LUZZARA. Dopo il rave-party svoltosi a Guastalla l’8 agosto scorso, qualcosa di simile, anche se in dimensioni ridotte e senza incidenti, è accaduto nella notte tra sabato e domenica nella golena di Luzzara, a pochi metri dal confine con Dosolo. Diversi abitanti del paese mantovano non sono riusciti a dormire, nonostante le finestre chiuse, per colpa della musica assordante che proveniva dalla «spiaggia» luzzarese. Probabilmente, più che di un vero rave dev’essersi trattato di una sorta di festa non autorizzata, di cui ancora domenica rimanevano abbondanti tracce. Sulla sabbia erano visibili i resti di alcuni bracieri di fortuna (alcuni dei quali con tizzoni ancora ardenti), varie postazioni realizzate con rami, piattaforme di legno e coperture di fortuna. Su una di queste si vedeva ancora un cartone con i prezzi di cibi e bevande (anche alcoliche). Si stima che vi abbiano partecipato alcune centinaia di persone, anche se non c’è alcuna idea sulla loro identità.

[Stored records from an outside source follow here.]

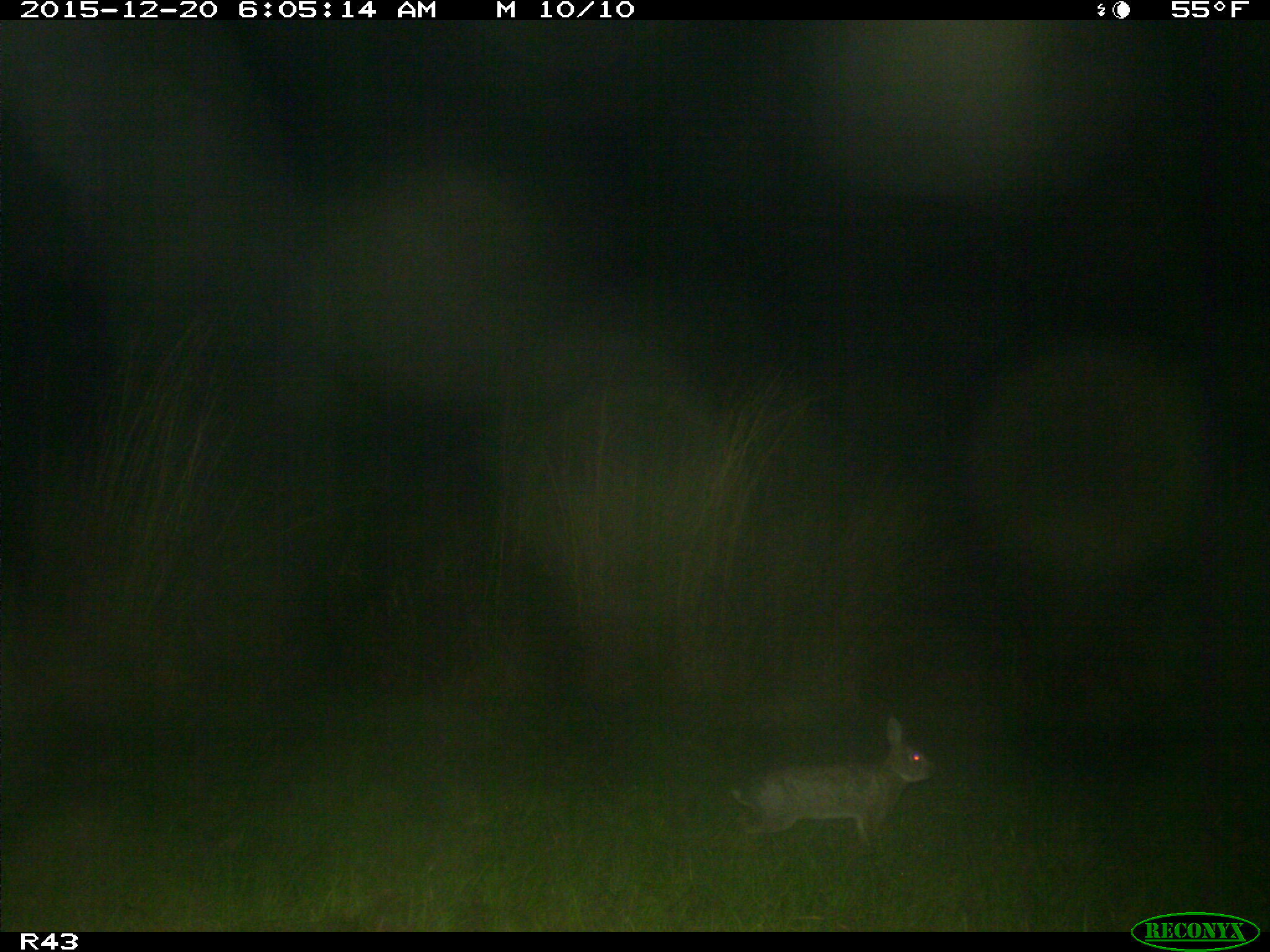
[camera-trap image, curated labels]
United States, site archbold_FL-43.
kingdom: Animalia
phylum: Chordata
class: Mammalia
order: Lagomorpha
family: Leporidae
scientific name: Leporidae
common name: rabbits and hares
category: unidentified rabbit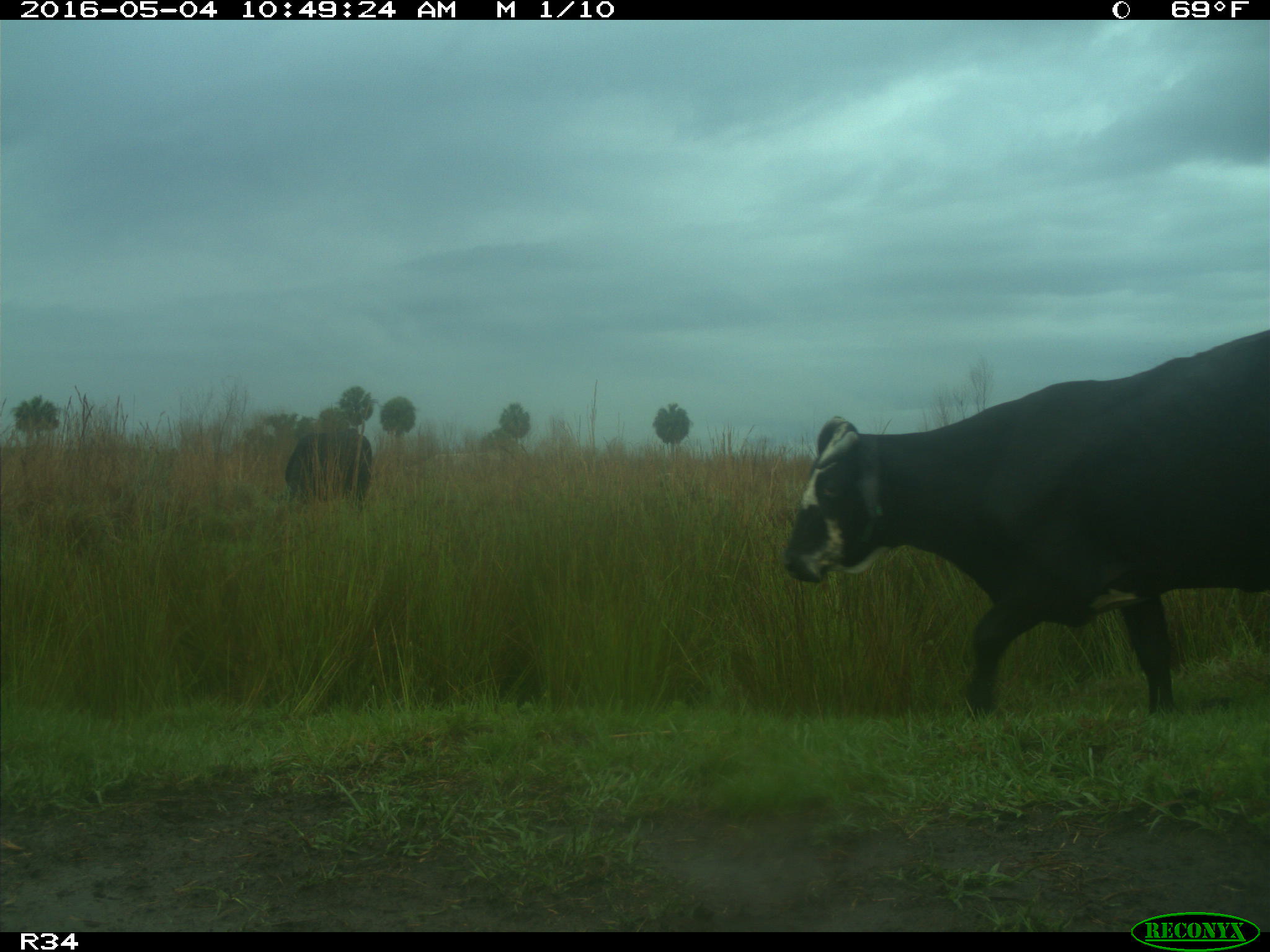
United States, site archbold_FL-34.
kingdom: Animalia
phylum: Chordata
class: Mammalia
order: Artiodactyla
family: Bovidae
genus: Bos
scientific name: Bos taurus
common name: domestic cow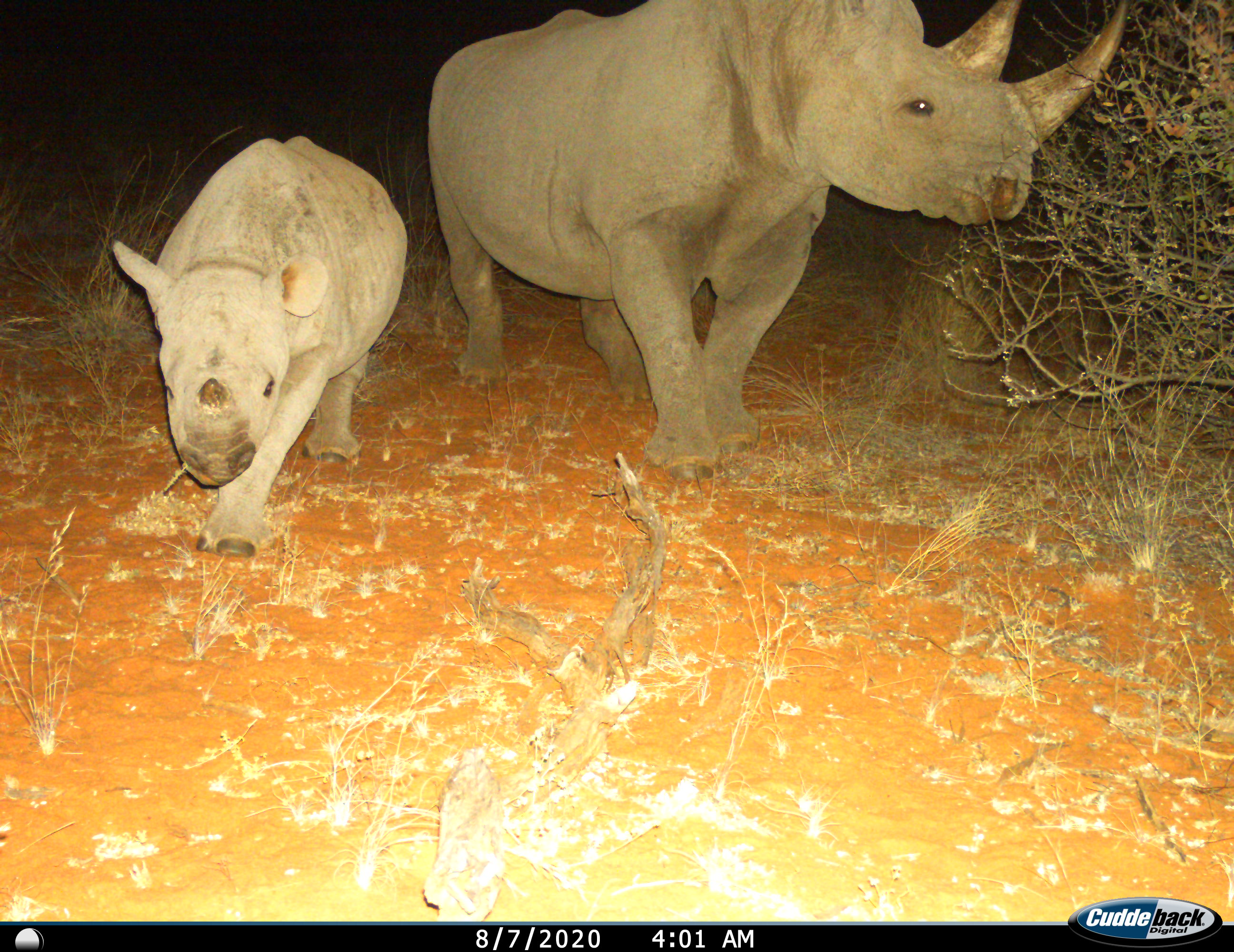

I preparativi della festa non erano sfuggiti ai frequentatori dell’imbarcadero di Dosolo che avevano intravisto, nella spiaggia dall’altra sponda del Po, varie persone che si spostavano a bordo di grosse jeep; coloro che hanno «preparato il campo» hanno poi creato un accesso alla spiaggia, aprendo un varco nella vegetazione golenale.
Rispetto al rave party della golena guastallese, i partecipanti alla «lunga notte» di Luzzara sembrano in qualche modo essere stati meno incivili: gran parte dei rifiuti non era sparsa sulla sabbia, ma è stata raccolta in numerosi sacchi delle immondizie.
La festa non aveva ricevuto nessuna autorizzazione da parte delle autorità. «L’amministrazione comunale non ha dato alcun permesso per svolgere una manifestazione in quel luogo» dichiara il sindaco Stefano Donelli.
Anche in questo caso, poi, come teatro della festa è stato scelto un luogo di elevato interesse ambientale, in cui l’inquinamento acustico ed altre condotte provocano gravi danni. Agli animali e alle orecchie degli abitanti.